[TEXT SHOWN start]
H1 returns NodeSet which node type is ElementNode and it's element type is `h1`.

func (NodeSet) H2

func (p NodeSet) H2() (ret NodeSet)

H2 returns NodeSet which node type is ElementNode and it's element type is `h2`.

func (NodeSet) H3

func (p NodeSet) H3() (ret NodeSet)

H3 returns NodeSet which node type is ElementNode and it's element type is `h3`.

func (NodeSet) H4

func (p NodeSet) H4() (ret NodeSet)

H4 returns NodeSet which node type is ElementNode and it's element type is `h4`.

func (NodeSet) HasAttr added in v0.8.3

func (p NodeSet) HasAttr(k string, exactlyOne ...bool) bool

HasAttr returns true if NodeSet has attribute k or not.

func (NodeSet) HrefVal__0 added in v0.7.1

func (p NodeSet) HrefVal__0() (text string, err error)

func (NodeSet) HrefVal__1 added in v0.7.1

func (p NodeSet) HrefVal__1(exactlyOne bool) (text string, err error)

HrefVal returns href attribute's value of NodeSet. exactlyOne=false: if NodeSet is more than one, returns first node's attribute value.

func (NodeSet) Href__0

func (p NodeSet) Href__0() (text string, err error)

Href returns href attribute's value of NodeSet.

func (NodeSet) Href__1

func (p NodeSet) Href__1(v string) (ret NodeSet)

Href returns NodeSet which `href` attribute is `v`.

func (NodeSet) Href__2 added in v0.7.1

func (p NodeSet) Href__2(exactlyOne bool) (text string, err error)
[TEXT SHOWN end]
[DATASET EXCERPTS start]
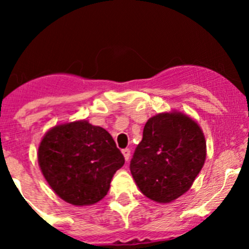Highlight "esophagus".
<instances>
[{
    "instance_id": "esophagus-1",
    "label": "esophagus",
    "mask_w": 249,
    "mask_h": 249,
    "mask_svg": "<svg viewBox=\"0 0 249 249\" xmlns=\"http://www.w3.org/2000/svg\"><path fill=\"white\" fill-rule=\"evenodd\" d=\"M122 153H123V155H124V158H125V160H129V158H130V149H123L122 150Z\"/></svg>"
}]
</instances>
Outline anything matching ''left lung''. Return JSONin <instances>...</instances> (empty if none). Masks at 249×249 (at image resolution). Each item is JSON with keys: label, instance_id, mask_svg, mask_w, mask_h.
I'll use <instances>...</instances> for the list:
<instances>
[{"label": "left lung", "instance_id": "1", "mask_svg": "<svg viewBox=\"0 0 249 249\" xmlns=\"http://www.w3.org/2000/svg\"><path fill=\"white\" fill-rule=\"evenodd\" d=\"M206 152L205 135L193 118L178 110L158 113L145 123L130 170L144 196L169 203L190 189Z\"/></svg>", "mask_w": 249, "mask_h": 249}]
</instances>
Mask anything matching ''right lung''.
<instances>
[{
	"mask_svg": "<svg viewBox=\"0 0 249 249\" xmlns=\"http://www.w3.org/2000/svg\"><path fill=\"white\" fill-rule=\"evenodd\" d=\"M37 158L53 192L73 206H90L104 199L113 176L125 162L108 131L85 119L48 130Z\"/></svg>",
	"mask_w": 249,
	"mask_h": 249,
	"instance_id": "obj_1",
	"label": "right lung"
}]
</instances>
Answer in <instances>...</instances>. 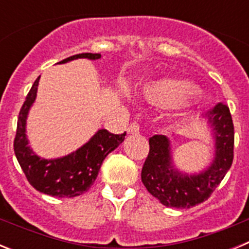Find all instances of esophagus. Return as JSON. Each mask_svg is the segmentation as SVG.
Here are the masks:
<instances>
[{"label":"esophagus","mask_w":249,"mask_h":249,"mask_svg":"<svg viewBox=\"0 0 249 249\" xmlns=\"http://www.w3.org/2000/svg\"><path fill=\"white\" fill-rule=\"evenodd\" d=\"M140 129H141L140 123L133 122L128 126V128H127V132H128L129 135H137V133H140Z\"/></svg>","instance_id":"obj_1"}]
</instances>
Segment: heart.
Masks as SVG:
<instances>
[{
	"instance_id": "heart-1",
	"label": "heart",
	"mask_w": 249,
	"mask_h": 249,
	"mask_svg": "<svg viewBox=\"0 0 249 249\" xmlns=\"http://www.w3.org/2000/svg\"><path fill=\"white\" fill-rule=\"evenodd\" d=\"M197 89L179 80H160L147 83L143 87V96L149 103L157 107H173L182 105L197 96Z\"/></svg>"
}]
</instances>
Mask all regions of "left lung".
I'll return each instance as SVG.
<instances>
[{
	"label": "left lung",
	"instance_id": "8db88e82",
	"mask_svg": "<svg viewBox=\"0 0 249 249\" xmlns=\"http://www.w3.org/2000/svg\"><path fill=\"white\" fill-rule=\"evenodd\" d=\"M213 128L214 158L198 175L178 172L172 164L171 147L166 136L149 138V152L141 178L153 197L166 207L191 208L211 197L233 162L234 127L227 105L219 102L206 114Z\"/></svg>",
	"mask_w": 249,
	"mask_h": 249
}]
</instances>
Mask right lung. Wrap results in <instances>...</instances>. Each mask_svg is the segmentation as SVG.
Wrapping results in <instances>:
<instances>
[{"instance_id":"1","label":"right lung","mask_w":249,"mask_h":249,"mask_svg":"<svg viewBox=\"0 0 249 249\" xmlns=\"http://www.w3.org/2000/svg\"><path fill=\"white\" fill-rule=\"evenodd\" d=\"M77 58L98 59L101 54H74L58 63H66ZM38 81L39 77L31 87L19 111L16 137L13 142L15 155L27 181L37 191L53 197H77L89 190L97 178L103 160L122 143L126 132L122 135H113L107 129H100L87 143L72 152L71 155L56 160L39 158L30 148L26 137V120L31 106L36 100Z\"/></svg>"}]
</instances>
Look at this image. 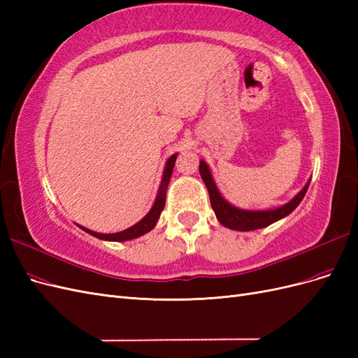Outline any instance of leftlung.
I'll return each mask as SVG.
<instances>
[{
	"label": "left lung",
	"mask_w": 358,
	"mask_h": 358,
	"mask_svg": "<svg viewBox=\"0 0 358 358\" xmlns=\"http://www.w3.org/2000/svg\"><path fill=\"white\" fill-rule=\"evenodd\" d=\"M200 175L204 182L206 188L209 191V197H210V204L212 209L216 215L218 221L227 227L230 230L236 231H252L258 229H264V227L273 224L279 220L285 218L292 210H294L300 201L305 197V194L309 188L310 180L306 182V185L297 192V196L292 197L288 203L276 209H262V210H254V209H241L237 206L231 204L230 201H227L222 194L220 192L218 187L213 180L212 171L209 166L206 164V161H200Z\"/></svg>",
	"instance_id": "1"
}]
</instances>
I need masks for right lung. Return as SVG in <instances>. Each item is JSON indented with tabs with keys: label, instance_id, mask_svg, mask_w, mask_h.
<instances>
[{
	"label": "right lung",
	"instance_id": "obj_1",
	"mask_svg": "<svg viewBox=\"0 0 358 358\" xmlns=\"http://www.w3.org/2000/svg\"><path fill=\"white\" fill-rule=\"evenodd\" d=\"M178 158V154H173L167 162H166V167H164V171H162V178H161V183H159V188H158V192H157V199L152 204V208H150V210L143 216L142 220H140L138 222H136L134 225L129 227V229L127 230H122L119 233H109V234H104V233H96V231H92L90 229H85V227L79 225L80 229L83 231H86L88 234L96 237V239H101V241H109V242H127V241H133V239H137V237L143 236L146 233H149L150 230L154 229V227L157 225L158 220H159V215L162 212V209H164L166 206V194H167V187H169V182H170V178H171V173H173V167H175V161Z\"/></svg>",
	"mask_w": 358,
	"mask_h": 358
}]
</instances>
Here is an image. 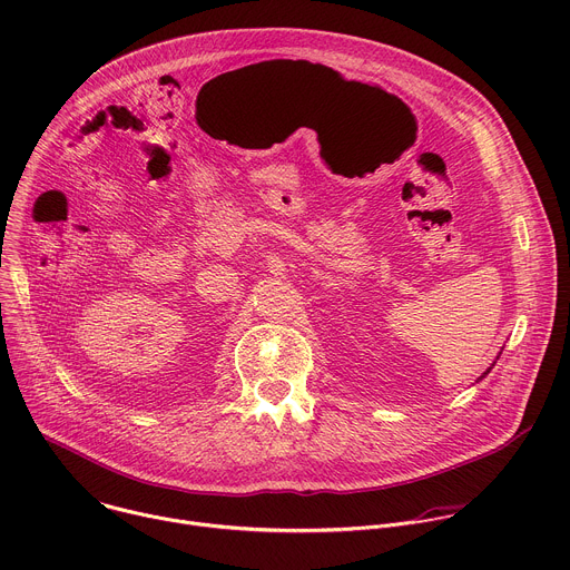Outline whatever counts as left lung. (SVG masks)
Listing matches in <instances>:
<instances>
[{"label":"left lung","mask_w":570,"mask_h":570,"mask_svg":"<svg viewBox=\"0 0 570 570\" xmlns=\"http://www.w3.org/2000/svg\"><path fill=\"white\" fill-rule=\"evenodd\" d=\"M493 366H495V362H493ZM493 366H491V368H493ZM491 368H489V371H487V373H482V377H487V375H489V373H491ZM482 377H480V380H482ZM480 380H478V382H480Z\"/></svg>","instance_id":"8db88e82"}]
</instances>
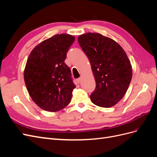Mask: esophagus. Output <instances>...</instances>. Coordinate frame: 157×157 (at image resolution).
<instances>
[{
	"label": "esophagus",
	"instance_id": "1",
	"mask_svg": "<svg viewBox=\"0 0 157 157\" xmlns=\"http://www.w3.org/2000/svg\"><path fill=\"white\" fill-rule=\"evenodd\" d=\"M81 81H82V78H79L78 79H77V82L78 84H80V82H81Z\"/></svg>",
	"mask_w": 157,
	"mask_h": 157
}]
</instances>
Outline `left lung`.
I'll return each mask as SVG.
<instances>
[{"label": "left lung", "instance_id": "left-lung-1", "mask_svg": "<svg viewBox=\"0 0 157 157\" xmlns=\"http://www.w3.org/2000/svg\"><path fill=\"white\" fill-rule=\"evenodd\" d=\"M86 55L96 80V89L90 95L95 105L109 108L124 97L132 77L130 61L124 50L113 39L97 33L78 37Z\"/></svg>", "mask_w": 157, "mask_h": 157}]
</instances>
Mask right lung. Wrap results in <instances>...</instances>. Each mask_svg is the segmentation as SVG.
Listing matches in <instances>:
<instances>
[{
    "label": "right lung",
    "instance_id": "add662e5",
    "mask_svg": "<svg viewBox=\"0 0 157 157\" xmlns=\"http://www.w3.org/2000/svg\"><path fill=\"white\" fill-rule=\"evenodd\" d=\"M74 41L71 35H56L36 46L28 57L24 81L33 101L43 110L58 111L71 102L76 86L64 61Z\"/></svg>",
    "mask_w": 157,
    "mask_h": 157
}]
</instances>
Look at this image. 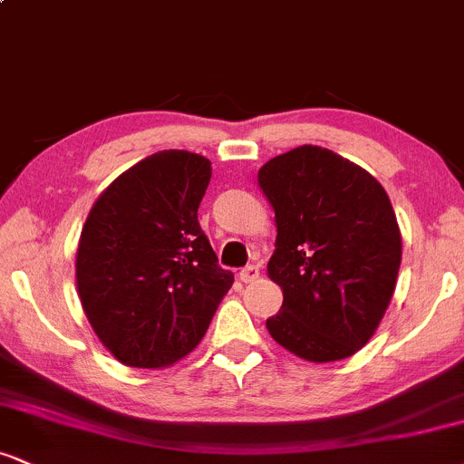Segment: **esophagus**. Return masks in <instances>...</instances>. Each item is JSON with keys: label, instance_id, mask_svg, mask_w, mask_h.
Segmentation results:
<instances>
[{"label": "esophagus", "instance_id": "obj_1", "mask_svg": "<svg viewBox=\"0 0 464 464\" xmlns=\"http://www.w3.org/2000/svg\"><path fill=\"white\" fill-rule=\"evenodd\" d=\"M257 276H259L257 266H246L244 270H239V279H242V284H253V281H257Z\"/></svg>", "mask_w": 464, "mask_h": 464}]
</instances>
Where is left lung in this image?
<instances>
[{"mask_svg":"<svg viewBox=\"0 0 464 464\" xmlns=\"http://www.w3.org/2000/svg\"><path fill=\"white\" fill-rule=\"evenodd\" d=\"M257 183L275 209L268 276L284 292L268 334L318 364L358 353L384 318L401 266L386 189L364 168L310 143L264 163Z\"/></svg>","mask_w":464,"mask_h":464,"instance_id":"left-lung-1","label":"left lung"}]
</instances>
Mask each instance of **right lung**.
Returning <instances> with one entry per match:
<instances>
[{
	"label": "right lung",
	"instance_id": "add662e5",
	"mask_svg": "<svg viewBox=\"0 0 464 464\" xmlns=\"http://www.w3.org/2000/svg\"><path fill=\"white\" fill-rule=\"evenodd\" d=\"M211 161L161 150L121 172L80 233L84 316L121 364L163 369L191 353L233 285L198 225Z\"/></svg>",
	"mask_w": 464,
	"mask_h": 464
}]
</instances>
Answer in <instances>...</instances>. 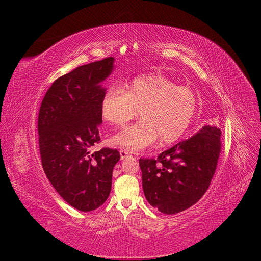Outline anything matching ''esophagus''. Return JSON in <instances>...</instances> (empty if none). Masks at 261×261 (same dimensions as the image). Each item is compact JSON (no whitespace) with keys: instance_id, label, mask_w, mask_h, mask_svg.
Returning a JSON list of instances; mask_svg holds the SVG:
<instances>
[{"instance_id":"34e87169","label":"esophagus","mask_w":261,"mask_h":261,"mask_svg":"<svg viewBox=\"0 0 261 261\" xmlns=\"http://www.w3.org/2000/svg\"><path fill=\"white\" fill-rule=\"evenodd\" d=\"M120 154H121V160H125L126 158L130 156V153L128 151H126V150H121Z\"/></svg>"}]
</instances>
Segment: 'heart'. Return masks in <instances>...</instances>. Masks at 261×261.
Here are the masks:
<instances>
[{"instance_id": "1", "label": "heart", "mask_w": 261, "mask_h": 261, "mask_svg": "<svg viewBox=\"0 0 261 261\" xmlns=\"http://www.w3.org/2000/svg\"><path fill=\"white\" fill-rule=\"evenodd\" d=\"M197 111L195 93L163 76L135 78L126 89L112 85L101 100L102 116L113 125H123L139 112L140 121L112 138L114 145L129 151H139L156 139L161 145L175 143L192 125Z\"/></svg>"}]
</instances>
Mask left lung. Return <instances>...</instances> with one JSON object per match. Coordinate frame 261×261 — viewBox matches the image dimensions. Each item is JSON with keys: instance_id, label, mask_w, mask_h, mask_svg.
Wrapping results in <instances>:
<instances>
[{"instance_id": "1", "label": "left lung", "mask_w": 261, "mask_h": 261, "mask_svg": "<svg viewBox=\"0 0 261 261\" xmlns=\"http://www.w3.org/2000/svg\"><path fill=\"white\" fill-rule=\"evenodd\" d=\"M220 139V128L204 125L156 159H139L148 202L165 215H175L198 201L215 175Z\"/></svg>"}]
</instances>
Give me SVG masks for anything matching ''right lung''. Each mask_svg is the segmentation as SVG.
Returning a JSON list of instances; mask_svg holds the SVG:
<instances>
[{
  "label": "right lung",
  "mask_w": 261,
  "mask_h": 261,
  "mask_svg": "<svg viewBox=\"0 0 261 261\" xmlns=\"http://www.w3.org/2000/svg\"><path fill=\"white\" fill-rule=\"evenodd\" d=\"M107 58L75 68L58 78L46 91L38 117L42 168L60 196L84 212L106 202L112 172L120 160L116 149L91 152L100 141L101 83L114 68Z\"/></svg>",
  "instance_id": "right-lung-1"
}]
</instances>
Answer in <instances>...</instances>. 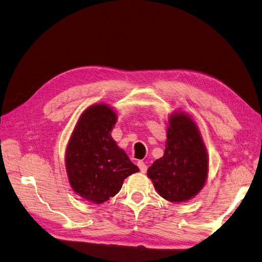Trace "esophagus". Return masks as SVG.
Here are the masks:
<instances>
[{
  "instance_id": "obj_1",
  "label": "esophagus",
  "mask_w": 262,
  "mask_h": 262,
  "mask_svg": "<svg viewBox=\"0 0 262 262\" xmlns=\"http://www.w3.org/2000/svg\"><path fill=\"white\" fill-rule=\"evenodd\" d=\"M138 166H139V168H140V170H141L142 172H146L147 166H146V164H145L143 161H139V162H138Z\"/></svg>"
}]
</instances>
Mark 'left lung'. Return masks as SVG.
Masks as SVG:
<instances>
[{"label":"left lung","instance_id":"8db88e82","mask_svg":"<svg viewBox=\"0 0 262 262\" xmlns=\"http://www.w3.org/2000/svg\"><path fill=\"white\" fill-rule=\"evenodd\" d=\"M156 191L170 202L193 198L208 176V154L198 126L184 114L169 118L164 155L147 169Z\"/></svg>","mask_w":262,"mask_h":262}]
</instances>
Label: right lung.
<instances>
[{
	"instance_id": "add662e5",
	"label": "right lung",
	"mask_w": 262,
	"mask_h": 262,
	"mask_svg": "<svg viewBox=\"0 0 262 262\" xmlns=\"http://www.w3.org/2000/svg\"><path fill=\"white\" fill-rule=\"evenodd\" d=\"M116 118L108 106L90 107L81 116L67 148L71 187L87 201L97 204L116 195L123 180L140 170L112 138Z\"/></svg>"
}]
</instances>
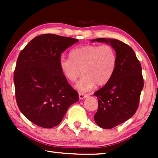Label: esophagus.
<instances>
[{
  "label": "esophagus",
  "instance_id": "1",
  "mask_svg": "<svg viewBox=\"0 0 158 158\" xmlns=\"http://www.w3.org/2000/svg\"><path fill=\"white\" fill-rule=\"evenodd\" d=\"M88 94H79V98L80 99H85V98H87L88 97Z\"/></svg>",
  "mask_w": 158,
  "mask_h": 158
}]
</instances>
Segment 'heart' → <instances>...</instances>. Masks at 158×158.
Instances as JSON below:
<instances>
[{
	"label": "heart",
	"mask_w": 158,
	"mask_h": 158,
	"mask_svg": "<svg viewBox=\"0 0 158 158\" xmlns=\"http://www.w3.org/2000/svg\"><path fill=\"white\" fill-rule=\"evenodd\" d=\"M70 59L61 58L59 68L67 80L70 82L82 77L76 85L81 92L91 90L96 84H107L114 73L117 64V54L109 44H90L74 48L69 53Z\"/></svg>",
	"instance_id": "b5f03b06"
}]
</instances>
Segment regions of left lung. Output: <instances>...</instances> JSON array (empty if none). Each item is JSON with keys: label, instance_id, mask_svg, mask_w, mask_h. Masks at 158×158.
<instances>
[{"label": "left lung", "instance_id": "left-lung-1", "mask_svg": "<svg viewBox=\"0 0 158 158\" xmlns=\"http://www.w3.org/2000/svg\"><path fill=\"white\" fill-rule=\"evenodd\" d=\"M112 46L117 54V64L111 79L94 94L98 98L94 115L99 127L110 129L126 122L137 111L143 88L142 68L131 47L117 39H96Z\"/></svg>", "mask_w": 158, "mask_h": 158}]
</instances>
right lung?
<instances>
[{"mask_svg":"<svg viewBox=\"0 0 158 158\" xmlns=\"http://www.w3.org/2000/svg\"><path fill=\"white\" fill-rule=\"evenodd\" d=\"M79 41L54 34L36 36L20 52L14 73L16 102L20 110L34 124L53 128L79 94L65 79L61 55Z\"/></svg>","mask_w":158,"mask_h":158,"instance_id":"1","label":"right lung"}]
</instances>
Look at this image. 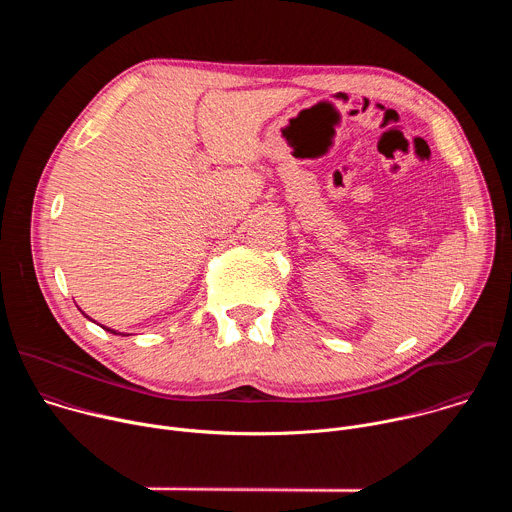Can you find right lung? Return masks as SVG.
I'll list each match as a JSON object with an SVG mask.
<instances>
[{"label":"right lung","mask_w":512,"mask_h":512,"mask_svg":"<svg viewBox=\"0 0 512 512\" xmlns=\"http://www.w3.org/2000/svg\"><path fill=\"white\" fill-rule=\"evenodd\" d=\"M89 318V316H87ZM105 328V326H103ZM107 332H111V334H119V336H129V334H123V332H117V330H111V328H105Z\"/></svg>","instance_id":"right-lung-1"}]
</instances>
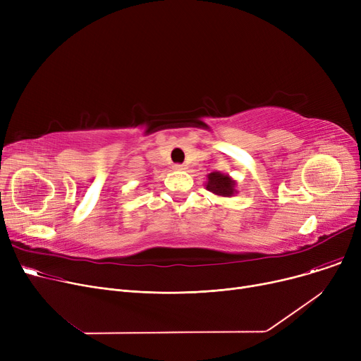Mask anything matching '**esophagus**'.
Segmentation results:
<instances>
[{
  "label": "esophagus",
  "instance_id": "obj_1",
  "mask_svg": "<svg viewBox=\"0 0 361 361\" xmlns=\"http://www.w3.org/2000/svg\"><path fill=\"white\" fill-rule=\"evenodd\" d=\"M185 168H187V166H185L184 164H176V165H174V169H180V171H181V169H185Z\"/></svg>",
  "mask_w": 361,
  "mask_h": 361
}]
</instances>
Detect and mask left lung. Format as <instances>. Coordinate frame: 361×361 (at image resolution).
Here are the masks:
<instances>
[{"label":"left lung","mask_w":361,"mask_h":361,"mask_svg":"<svg viewBox=\"0 0 361 361\" xmlns=\"http://www.w3.org/2000/svg\"><path fill=\"white\" fill-rule=\"evenodd\" d=\"M204 185L207 190L216 196L230 197L237 193L235 181L228 174H222L219 171H214V173L207 176V181Z\"/></svg>","instance_id":"left-lung-1"}]
</instances>
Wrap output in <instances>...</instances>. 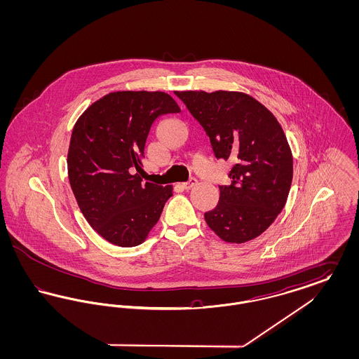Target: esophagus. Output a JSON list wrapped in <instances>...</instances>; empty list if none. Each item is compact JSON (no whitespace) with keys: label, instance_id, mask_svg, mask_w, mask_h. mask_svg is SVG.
Wrapping results in <instances>:
<instances>
[{"label":"esophagus","instance_id":"34e87169","mask_svg":"<svg viewBox=\"0 0 359 359\" xmlns=\"http://www.w3.org/2000/svg\"><path fill=\"white\" fill-rule=\"evenodd\" d=\"M196 184H198V179H195V177H191L188 182L183 183V188H186V189H191V188L195 187Z\"/></svg>","mask_w":359,"mask_h":359}]
</instances>
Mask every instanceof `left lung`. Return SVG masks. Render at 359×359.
<instances>
[{
    "mask_svg": "<svg viewBox=\"0 0 359 359\" xmlns=\"http://www.w3.org/2000/svg\"><path fill=\"white\" fill-rule=\"evenodd\" d=\"M205 129L217 158L230 160V184L205 214L208 227L226 242L261 236L284 208L293 160L273 114L253 97L236 91L176 94Z\"/></svg>",
    "mask_w": 359,
    "mask_h": 359,
    "instance_id": "left-lung-1",
    "label": "left lung"
}]
</instances>
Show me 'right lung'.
Instances as JSON below:
<instances>
[{
	"label": "right lung",
	"instance_id": "add662e5",
	"mask_svg": "<svg viewBox=\"0 0 359 359\" xmlns=\"http://www.w3.org/2000/svg\"><path fill=\"white\" fill-rule=\"evenodd\" d=\"M179 111L161 91H117L76 121L67 157L69 184L87 222L110 243L132 248L144 242L171 198V186L142 182L141 160L154 121Z\"/></svg>",
	"mask_w": 359,
	"mask_h": 359
}]
</instances>
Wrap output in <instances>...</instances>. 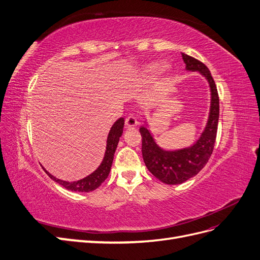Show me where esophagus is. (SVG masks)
I'll use <instances>...</instances> for the list:
<instances>
[{
  "instance_id": "esophagus-1",
  "label": "esophagus",
  "mask_w": 260,
  "mask_h": 260,
  "mask_svg": "<svg viewBox=\"0 0 260 260\" xmlns=\"http://www.w3.org/2000/svg\"><path fill=\"white\" fill-rule=\"evenodd\" d=\"M124 123H125V127H127V128H135L138 125V120H137L136 116L129 115L127 118H125Z\"/></svg>"
}]
</instances>
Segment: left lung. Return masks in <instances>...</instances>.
Instances as JSON below:
<instances>
[{"label":"left lung","instance_id":"1","mask_svg":"<svg viewBox=\"0 0 260 260\" xmlns=\"http://www.w3.org/2000/svg\"><path fill=\"white\" fill-rule=\"evenodd\" d=\"M182 58L186 70L199 72L207 79L211 92L210 111L207 124L201 138L192 146L178 151H165L156 144L146 127L142 125L140 128L142 137V155L146 167L154 177L166 184L183 183L199 174L214 151L218 129L219 96L209 69L199 59L184 53H182Z\"/></svg>","mask_w":260,"mask_h":260}]
</instances>
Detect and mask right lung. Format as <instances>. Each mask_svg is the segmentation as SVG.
<instances>
[{"instance_id": "add662e5", "label": "right lung", "mask_w": 260, "mask_h": 260, "mask_svg": "<svg viewBox=\"0 0 260 260\" xmlns=\"http://www.w3.org/2000/svg\"><path fill=\"white\" fill-rule=\"evenodd\" d=\"M123 124H124V119L123 118H119L111 128V131L108 133L107 137V145H106V151L103 161L99 166V168L93 171L91 175L88 177H85L81 180L75 181V182H68V181H64L55 178L52 176L49 171H46L43 167V170L46 172L52 180H54L55 182H57L61 186H64L67 190H70L73 192H91L93 190L98 188L102 183L104 182L106 178L109 175V171H111L112 168V164L114 159V154L117 148L118 142H119V138L122 135V129H123Z\"/></svg>"}]
</instances>
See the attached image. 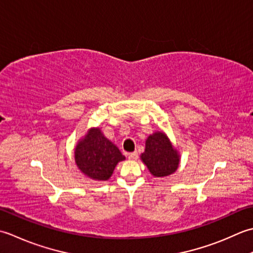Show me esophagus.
<instances>
[{
  "label": "esophagus",
  "instance_id": "1",
  "mask_svg": "<svg viewBox=\"0 0 253 253\" xmlns=\"http://www.w3.org/2000/svg\"><path fill=\"white\" fill-rule=\"evenodd\" d=\"M138 157V154L136 152H133V153H128L127 154V158L130 159V161H136Z\"/></svg>",
  "mask_w": 253,
  "mask_h": 253
}]
</instances>
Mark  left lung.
Instances as JSON below:
<instances>
[{"mask_svg":"<svg viewBox=\"0 0 253 253\" xmlns=\"http://www.w3.org/2000/svg\"><path fill=\"white\" fill-rule=\"evenodd\" d=\"M141 159L154 177L162 178L176 171L180 155L166 134L155 132L147 137Z\"/></svg>","mask_w":253,"mask_h":253,"instance_id":"1","label":"left lung"}]
</instances>
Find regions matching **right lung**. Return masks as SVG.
Returning a JSON list of instances; mask_svg holds the SVG:
<instances>
[{
	"instance_id": "add662e5",
	"label": "right lung",
	"mask_w": 253,
	"mask_h": 253,
	"mask_svg": "<svg viewBox=\"0 0 253 253\" xmlns=\"http://www.w3.org/2000/svg\"><path fill=\"white\" fill-rule=\"evenodd\" d=\"M75 163L85 176L97 181H107L117 164L125 161L115 144L102 134L99 127H91L75 147Z\"/></svg>"
}]
</instances>
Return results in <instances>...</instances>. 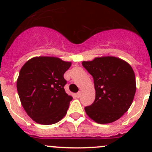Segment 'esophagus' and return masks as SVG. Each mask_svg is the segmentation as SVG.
[DATASET EXCERPTS end]
→ **WRITTEN INSTRUCTION 1**
In the NodeSet documentation, what does HrefVal return when exactlyOne is false and the NodeSet holds more than one node? Answer in one to three sentences.
→ **WRITTEN INSTRUCTION 2**
Write the next part of the NodeSet documentation, picking up right after its last line.
The records play no part in what is asked here.

→ **TASK ANSWER 1**
When exactlyOne is false and the NodeSet holds more than one node, HrefVal returns the href attribute value of the first node.

→ **TASK ANSWER 2**
Href returns href attribute's value of NodeSet.

func (NodeSet) Id

func (p NodeSet) Id(v string) (ret NodeSet)

Id returns NodeSet which `id` attribute is `v`.

func (NodeSet) Img

func (p NodeSet) Img() (ret NodeSet)

Img returns NodeSet which node type is ElementNode and it's element type is `img`.

func (NodeSet) Int__0 added in v0.7.1

func (p NodeSet) Int__0() (v int, err error)

func (NodeSet) Int__1 added in v0.7.1

func (p NodeSet) Int__1(exactlyOne bool) (v int, err error)

Int returns int value of p.Text(). exactlyOne=false: if NodeSet is more than one, returns first node's value.

func (NodeSet) LastChild

func (p NodeSet) LastChild(nodeType html.NodeType) (ret NodeSet)

func (NodeSet) LastElementChild

func (p NodeSet) LastElementChild() (ret NodeSet)

func (NodeSet) LastTextChild

func (p NodeSet) LastTextChild() (ret NodeSet)

func (NodeSet) Li

func (p NodeSet) Li() (ret NodeSet)

Li returns NodeSet which node type is ElementNode and it's element type is `li`.

func (NodeSet) Match

func (p NodeSet) Match(filter func(node *html.Node) bool) (ret NodeSet)

Match returns the matched node set.

func (NodeSet) Nav

func (p NodeSet) Nav() (ret NodeSet)

Nav returns NodeSet which node type is ElementNode and it's element type is `nav`.

func (NodeSet) NextSibling

func (p NodeSet) NextSibling(delta int) (ret NodeSet)

func (NodeSet) NextSiblings

func (p NodeSet) NextSiblings() (ret NodeSet)

func (NodeSet) Ok

func (p NodeSet) Ok() bool

func (NodeSet) Ol

func (p NodeSet) Ol() (ret NodeSet)

Ol returns NodeSet which node type is ElementNode and it's element type is `ol`.

func (NodeSet) One

func (p NodeSet) One() (ret NodeSet)

One returns the first node as a node set.

func (NodeSet) P

func (p NodeSet) P() (ret NodeSet)

P returns NodeSet which node type is ElementNode and it's element type is `p`.

func (NodeSet) Parent

func (p NodeSet) Parent() (ret NodeSet)

Parent returns the parent node set. It is equivalent to ParentN(1).

func (NodeSet) ParentN

func (p NodeSet) ParentN(level int) (ret NodeSet)

ParentN returns the parent node set at the given level.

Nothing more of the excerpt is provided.